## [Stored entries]
<<<<

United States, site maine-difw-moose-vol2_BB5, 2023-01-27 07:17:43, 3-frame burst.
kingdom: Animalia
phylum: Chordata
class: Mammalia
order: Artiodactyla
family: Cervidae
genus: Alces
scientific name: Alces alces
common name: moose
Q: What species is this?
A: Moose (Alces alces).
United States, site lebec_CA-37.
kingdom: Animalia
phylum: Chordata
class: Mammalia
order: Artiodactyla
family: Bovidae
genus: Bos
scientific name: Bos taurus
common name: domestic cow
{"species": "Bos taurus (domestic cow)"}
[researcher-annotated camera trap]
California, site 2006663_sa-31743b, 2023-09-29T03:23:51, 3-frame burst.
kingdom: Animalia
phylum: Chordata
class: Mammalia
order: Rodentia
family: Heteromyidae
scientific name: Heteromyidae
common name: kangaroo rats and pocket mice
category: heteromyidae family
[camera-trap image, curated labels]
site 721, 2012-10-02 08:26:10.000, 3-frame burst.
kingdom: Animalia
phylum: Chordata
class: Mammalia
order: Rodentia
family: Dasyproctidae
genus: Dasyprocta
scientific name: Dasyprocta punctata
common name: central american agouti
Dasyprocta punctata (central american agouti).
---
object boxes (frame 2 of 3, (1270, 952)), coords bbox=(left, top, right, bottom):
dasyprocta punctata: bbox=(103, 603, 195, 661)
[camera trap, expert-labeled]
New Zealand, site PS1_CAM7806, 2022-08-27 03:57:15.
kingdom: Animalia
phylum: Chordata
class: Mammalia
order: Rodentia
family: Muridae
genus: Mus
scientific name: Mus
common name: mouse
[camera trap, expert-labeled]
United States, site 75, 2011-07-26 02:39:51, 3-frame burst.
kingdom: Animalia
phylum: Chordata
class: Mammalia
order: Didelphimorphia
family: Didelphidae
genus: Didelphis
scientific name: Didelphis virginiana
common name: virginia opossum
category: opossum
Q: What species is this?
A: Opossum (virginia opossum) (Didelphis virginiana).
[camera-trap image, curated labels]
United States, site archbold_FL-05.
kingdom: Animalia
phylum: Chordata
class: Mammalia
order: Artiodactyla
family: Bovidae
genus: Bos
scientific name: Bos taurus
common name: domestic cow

>>>>

## [Brief]
The answer must be an exact reproduction of all the records.

## [Response to this exercise]
United States, site maine-difw-moose-vol2_BB5, 2023-01-27 07:17:43, 3-frame burst.
kingdom: Animalia
phylum: Chordata
class: Mammalia
order: Artiodactyla
family: Cervidae
genus: Alces
scientific name: Alces alces
common name: moose
Q: What species is this?
A: Moose (Alces alces).
United States, site lebec_CA-37.
kingdom: Animalia
phylum: Chordata
class: Mammalia
order: Artiodactyla
family: Bovidae
genus: Bos
scientific name: Bos taurus
common name: domestic cow
{"species": "Bos taurus (domestic cow)"}
[researcher-annotated camera trap]
California, site 2006663_sa-31743b, 2023-09-29T03:23:51, 3-frame burst.
kingdom: Animalia
phylum: Chordata
class: Mammalia
order: Rodentia
family: Heteromyidae
scientific name: Heteromyidae
common name: kangaroo rats and pocket mice
category: heteromyidae family
[camera-trap image, curated labels]
site 721, 2012-10-02 08:26:10.000, 3-frame burst.
kingdom: Animalia
phylum: Chordata
class: Mammalia
order: Rodentia
family: Dasyproctidae
genus: Dasyprocta
scientific name: Dasyprocta punctata
common name: central american agouti
Dasyprocta punctata (central american agouti).
---
object boxes (frame 2 of 3, (1270, 952)), coords bbox=(left, top, right, bottom):
dasyprocta punctata: bbox=(103, 603, 195, 661)
[camera trap, expert-labeled]
New Zealand, site PS1_CAM7806, 2022-08-27 03:57:15.
kingdom: Animalia
phylum: Chordata
class: Mammalia
order: Rodentia
family: Muridae
genus: Mus
scientific name: Mus
common name: mouse
[camera trap, expert-labeled]
United States, site 75, 2011-07-26 02:39:51, 3-frame burst.
kingdom: Animalia
phylum: Chordata
class: Mammalia
order: Didelphimorphia
family: Didelphidae
genus: Didelphis
scientific name: Didelphis virginiana
common name: virginia opossum
category: opossum
Q: What species is this?
A: Opossum (virginia opossum) (Didelphis virginiana).
[camera-trap image, curated labels]
United States, site archbold_FL-05.
kingdom: Animalia
phylum: Chordata
class: Mammalia
order: Artiodactyla
family: Bovidae
genus: Bos
scientific name: Bos taurus
common name: domestic cow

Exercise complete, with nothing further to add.